Use HTTPS only. The uploader will accept HTTP URLs, but doing so transmits your API key and sensor data in plaintext. Configure TLS 1.2+ on your receiver and pin the certificate if possible.
Rotate API keys. Issue short-lived tokens (e.g., 30-day expiry) and refresh them via a secure side channel. Never embed long-lived keys in device images.
Monitor upload latency. If post_batch() consistently triggers retries, check whether your batch size is too large for the available bandwidth. A batch of 100 readings is typically 20–40 KB of JSON; on a 2G connection, that may take several seconds.
Handle 4xx gracefully. A 400 Bad Request usually indicates a schema mismatch (e.g., you added a new metadata field that the server does not expect). Do not retry 4xx errors indefinitely; log them and alert an operator.

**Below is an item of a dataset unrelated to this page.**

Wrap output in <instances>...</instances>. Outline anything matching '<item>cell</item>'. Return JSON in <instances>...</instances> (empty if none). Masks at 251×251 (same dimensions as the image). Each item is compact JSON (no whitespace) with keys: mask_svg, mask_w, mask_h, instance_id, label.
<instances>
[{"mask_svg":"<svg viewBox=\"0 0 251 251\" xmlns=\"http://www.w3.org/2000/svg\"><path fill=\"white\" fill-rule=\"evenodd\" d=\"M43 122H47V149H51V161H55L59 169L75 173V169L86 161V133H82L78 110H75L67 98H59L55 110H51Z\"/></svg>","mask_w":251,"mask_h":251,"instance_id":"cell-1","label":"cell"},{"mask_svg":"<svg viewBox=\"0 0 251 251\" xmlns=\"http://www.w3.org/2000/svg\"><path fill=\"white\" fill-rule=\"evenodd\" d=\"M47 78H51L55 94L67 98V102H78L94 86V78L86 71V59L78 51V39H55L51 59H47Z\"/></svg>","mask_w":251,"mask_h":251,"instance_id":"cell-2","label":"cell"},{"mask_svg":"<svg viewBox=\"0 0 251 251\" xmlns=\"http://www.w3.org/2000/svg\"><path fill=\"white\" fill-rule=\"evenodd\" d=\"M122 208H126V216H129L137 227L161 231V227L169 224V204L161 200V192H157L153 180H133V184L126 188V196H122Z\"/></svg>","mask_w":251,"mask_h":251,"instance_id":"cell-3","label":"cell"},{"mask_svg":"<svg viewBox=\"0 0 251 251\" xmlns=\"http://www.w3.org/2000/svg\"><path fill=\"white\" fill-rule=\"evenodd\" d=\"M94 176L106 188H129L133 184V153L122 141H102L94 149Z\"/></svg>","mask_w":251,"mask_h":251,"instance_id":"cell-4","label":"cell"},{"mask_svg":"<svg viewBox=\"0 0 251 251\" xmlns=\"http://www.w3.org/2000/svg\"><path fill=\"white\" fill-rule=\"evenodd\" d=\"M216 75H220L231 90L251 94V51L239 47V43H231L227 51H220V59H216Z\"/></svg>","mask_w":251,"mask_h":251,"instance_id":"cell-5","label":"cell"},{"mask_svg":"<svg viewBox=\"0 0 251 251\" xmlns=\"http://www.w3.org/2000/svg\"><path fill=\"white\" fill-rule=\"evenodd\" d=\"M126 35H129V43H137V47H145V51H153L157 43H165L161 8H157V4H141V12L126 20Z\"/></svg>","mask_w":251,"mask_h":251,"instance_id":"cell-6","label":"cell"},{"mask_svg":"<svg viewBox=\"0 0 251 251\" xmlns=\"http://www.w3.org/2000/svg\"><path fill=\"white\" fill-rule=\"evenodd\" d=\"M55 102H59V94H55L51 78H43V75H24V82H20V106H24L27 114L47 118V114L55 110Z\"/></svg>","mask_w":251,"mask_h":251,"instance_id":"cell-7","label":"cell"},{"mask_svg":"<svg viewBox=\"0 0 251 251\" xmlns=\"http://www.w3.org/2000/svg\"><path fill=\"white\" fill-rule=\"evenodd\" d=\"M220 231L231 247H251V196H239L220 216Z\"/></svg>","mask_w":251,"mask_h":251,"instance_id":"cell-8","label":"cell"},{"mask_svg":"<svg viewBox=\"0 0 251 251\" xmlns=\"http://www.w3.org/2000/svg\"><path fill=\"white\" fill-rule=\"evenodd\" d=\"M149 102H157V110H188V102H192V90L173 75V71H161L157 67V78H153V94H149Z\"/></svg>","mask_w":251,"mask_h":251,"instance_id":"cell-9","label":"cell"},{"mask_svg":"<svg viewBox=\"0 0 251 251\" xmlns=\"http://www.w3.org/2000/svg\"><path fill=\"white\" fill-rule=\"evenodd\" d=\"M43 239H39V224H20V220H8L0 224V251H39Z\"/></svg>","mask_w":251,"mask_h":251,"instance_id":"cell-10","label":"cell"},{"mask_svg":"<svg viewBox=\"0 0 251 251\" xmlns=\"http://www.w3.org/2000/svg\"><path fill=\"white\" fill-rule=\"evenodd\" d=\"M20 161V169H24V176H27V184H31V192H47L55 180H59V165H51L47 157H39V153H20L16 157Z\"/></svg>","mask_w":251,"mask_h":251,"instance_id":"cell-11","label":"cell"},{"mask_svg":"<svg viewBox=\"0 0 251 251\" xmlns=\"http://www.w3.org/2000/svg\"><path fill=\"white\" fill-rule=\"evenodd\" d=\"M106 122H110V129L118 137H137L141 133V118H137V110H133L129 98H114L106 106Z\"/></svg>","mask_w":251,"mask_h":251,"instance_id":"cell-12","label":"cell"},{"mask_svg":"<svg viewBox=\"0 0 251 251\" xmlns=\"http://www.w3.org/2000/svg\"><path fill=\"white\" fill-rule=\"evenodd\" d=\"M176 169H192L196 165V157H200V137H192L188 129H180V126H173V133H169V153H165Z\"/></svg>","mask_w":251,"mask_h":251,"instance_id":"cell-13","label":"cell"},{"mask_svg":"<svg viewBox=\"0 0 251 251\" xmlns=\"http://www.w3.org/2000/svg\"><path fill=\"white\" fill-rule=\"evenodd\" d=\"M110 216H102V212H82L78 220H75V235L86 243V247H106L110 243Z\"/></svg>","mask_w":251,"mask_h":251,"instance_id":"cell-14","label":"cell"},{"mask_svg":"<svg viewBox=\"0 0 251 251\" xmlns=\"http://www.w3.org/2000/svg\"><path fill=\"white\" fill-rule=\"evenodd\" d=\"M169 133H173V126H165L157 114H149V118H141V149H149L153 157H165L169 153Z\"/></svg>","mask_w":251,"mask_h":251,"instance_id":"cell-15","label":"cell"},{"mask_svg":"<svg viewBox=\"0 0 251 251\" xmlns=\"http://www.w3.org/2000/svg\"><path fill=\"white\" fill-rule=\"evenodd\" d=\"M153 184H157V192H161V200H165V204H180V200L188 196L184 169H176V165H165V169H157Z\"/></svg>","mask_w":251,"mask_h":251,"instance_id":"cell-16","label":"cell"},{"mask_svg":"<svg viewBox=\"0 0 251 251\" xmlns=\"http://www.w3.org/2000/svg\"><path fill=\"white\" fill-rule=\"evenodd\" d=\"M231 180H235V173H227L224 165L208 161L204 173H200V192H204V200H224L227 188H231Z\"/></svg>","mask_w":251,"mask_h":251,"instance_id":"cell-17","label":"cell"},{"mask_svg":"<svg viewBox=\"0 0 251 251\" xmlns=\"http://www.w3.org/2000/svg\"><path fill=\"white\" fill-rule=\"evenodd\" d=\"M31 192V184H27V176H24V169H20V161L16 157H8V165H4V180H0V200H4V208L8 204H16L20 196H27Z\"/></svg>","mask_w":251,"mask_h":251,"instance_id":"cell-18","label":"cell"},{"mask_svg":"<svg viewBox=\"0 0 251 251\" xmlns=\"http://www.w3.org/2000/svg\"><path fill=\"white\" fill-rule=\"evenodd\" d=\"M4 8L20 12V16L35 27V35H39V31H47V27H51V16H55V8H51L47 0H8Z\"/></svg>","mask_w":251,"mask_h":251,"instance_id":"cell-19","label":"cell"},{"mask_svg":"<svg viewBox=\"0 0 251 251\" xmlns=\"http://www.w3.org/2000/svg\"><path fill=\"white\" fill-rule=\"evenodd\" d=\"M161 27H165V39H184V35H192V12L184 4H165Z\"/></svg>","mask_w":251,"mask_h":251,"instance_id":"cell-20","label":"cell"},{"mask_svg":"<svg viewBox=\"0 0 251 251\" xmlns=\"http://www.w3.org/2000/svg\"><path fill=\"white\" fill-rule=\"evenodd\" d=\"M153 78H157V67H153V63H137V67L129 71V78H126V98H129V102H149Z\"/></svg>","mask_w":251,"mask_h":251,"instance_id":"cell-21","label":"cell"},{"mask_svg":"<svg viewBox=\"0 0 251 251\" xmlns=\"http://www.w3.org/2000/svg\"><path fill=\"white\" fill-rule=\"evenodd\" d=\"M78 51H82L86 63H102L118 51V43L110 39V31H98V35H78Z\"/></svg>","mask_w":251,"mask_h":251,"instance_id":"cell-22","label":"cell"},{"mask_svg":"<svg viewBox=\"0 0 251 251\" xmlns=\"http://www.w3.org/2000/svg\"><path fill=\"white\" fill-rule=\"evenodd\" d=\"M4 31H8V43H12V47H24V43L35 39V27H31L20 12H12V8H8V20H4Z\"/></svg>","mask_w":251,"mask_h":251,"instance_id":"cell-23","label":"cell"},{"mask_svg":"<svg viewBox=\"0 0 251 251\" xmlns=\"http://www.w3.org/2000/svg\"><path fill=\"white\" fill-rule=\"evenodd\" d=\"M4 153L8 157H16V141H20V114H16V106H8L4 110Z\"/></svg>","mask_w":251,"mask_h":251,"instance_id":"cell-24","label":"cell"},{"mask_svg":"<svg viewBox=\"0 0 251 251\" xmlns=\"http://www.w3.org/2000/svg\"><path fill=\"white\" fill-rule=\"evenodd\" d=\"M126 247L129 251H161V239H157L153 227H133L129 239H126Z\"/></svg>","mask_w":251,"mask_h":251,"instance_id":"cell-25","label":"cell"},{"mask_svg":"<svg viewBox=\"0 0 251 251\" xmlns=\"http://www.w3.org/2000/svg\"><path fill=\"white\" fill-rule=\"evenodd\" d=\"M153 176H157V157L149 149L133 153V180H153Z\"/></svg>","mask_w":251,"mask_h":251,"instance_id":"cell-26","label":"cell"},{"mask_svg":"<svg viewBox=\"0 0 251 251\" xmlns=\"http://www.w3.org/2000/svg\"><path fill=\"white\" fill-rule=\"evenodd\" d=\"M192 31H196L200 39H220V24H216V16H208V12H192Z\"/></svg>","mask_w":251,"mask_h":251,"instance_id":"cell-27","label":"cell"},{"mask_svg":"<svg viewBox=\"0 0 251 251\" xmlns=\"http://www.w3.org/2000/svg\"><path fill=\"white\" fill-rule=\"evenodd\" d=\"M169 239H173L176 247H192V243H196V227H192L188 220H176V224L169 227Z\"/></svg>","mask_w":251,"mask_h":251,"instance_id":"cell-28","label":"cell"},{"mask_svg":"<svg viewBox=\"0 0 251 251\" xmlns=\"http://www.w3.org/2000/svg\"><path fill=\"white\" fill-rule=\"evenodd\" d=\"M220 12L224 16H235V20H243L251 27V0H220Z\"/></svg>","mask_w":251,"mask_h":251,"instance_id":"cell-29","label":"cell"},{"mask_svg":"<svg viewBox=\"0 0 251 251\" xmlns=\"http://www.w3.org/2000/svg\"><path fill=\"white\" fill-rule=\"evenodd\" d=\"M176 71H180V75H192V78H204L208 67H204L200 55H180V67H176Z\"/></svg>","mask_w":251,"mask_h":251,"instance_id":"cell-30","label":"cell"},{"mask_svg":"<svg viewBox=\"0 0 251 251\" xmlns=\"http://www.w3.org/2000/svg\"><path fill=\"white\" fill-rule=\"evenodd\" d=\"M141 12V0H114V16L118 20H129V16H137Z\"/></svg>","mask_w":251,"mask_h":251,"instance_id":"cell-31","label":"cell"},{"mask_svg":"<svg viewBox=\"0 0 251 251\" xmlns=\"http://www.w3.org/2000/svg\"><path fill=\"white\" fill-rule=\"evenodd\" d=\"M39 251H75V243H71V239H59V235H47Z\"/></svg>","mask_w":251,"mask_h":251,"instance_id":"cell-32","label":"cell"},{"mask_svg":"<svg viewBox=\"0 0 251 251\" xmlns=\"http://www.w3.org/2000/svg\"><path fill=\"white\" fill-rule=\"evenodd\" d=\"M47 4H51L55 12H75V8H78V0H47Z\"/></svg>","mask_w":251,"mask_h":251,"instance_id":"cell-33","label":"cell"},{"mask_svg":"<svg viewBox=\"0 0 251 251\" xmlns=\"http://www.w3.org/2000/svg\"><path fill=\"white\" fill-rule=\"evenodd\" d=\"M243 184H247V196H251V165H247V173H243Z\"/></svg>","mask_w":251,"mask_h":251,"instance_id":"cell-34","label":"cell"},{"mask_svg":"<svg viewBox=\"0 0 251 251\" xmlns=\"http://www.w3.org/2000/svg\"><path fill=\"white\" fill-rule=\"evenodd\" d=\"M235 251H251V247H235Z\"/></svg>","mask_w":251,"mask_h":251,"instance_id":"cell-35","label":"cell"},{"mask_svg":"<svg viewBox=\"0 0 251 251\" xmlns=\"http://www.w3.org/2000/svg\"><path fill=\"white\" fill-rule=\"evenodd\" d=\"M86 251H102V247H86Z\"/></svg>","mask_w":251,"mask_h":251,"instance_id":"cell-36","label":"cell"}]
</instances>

Set conservative timeouts. The default 30 seconds is appropriate for broadband, but on satellite or LPWAN links you may need 120 seconds or more. Conversely, on a wired LAN, 5 seconds is plenty and reduces queue backpressure during transient outages.

Summary

HTTPCloudUploader is the final stage of the Pyvorin Edge pipeline. It wraps urllib in a minimal, zero-dependency interface that supports Bearer token authentication, JSON batch envelopes, and exponential backoff with three retry attempts. Configuration is declarative via TOML with environment-variable substitution for secrets. For advanced use cases, HTTPCloudClient provides full response introspection. By separating upload semantics from queue persistence, the runtime gives you reliable, observable, and secure cloud egress without bloating the agent footprint.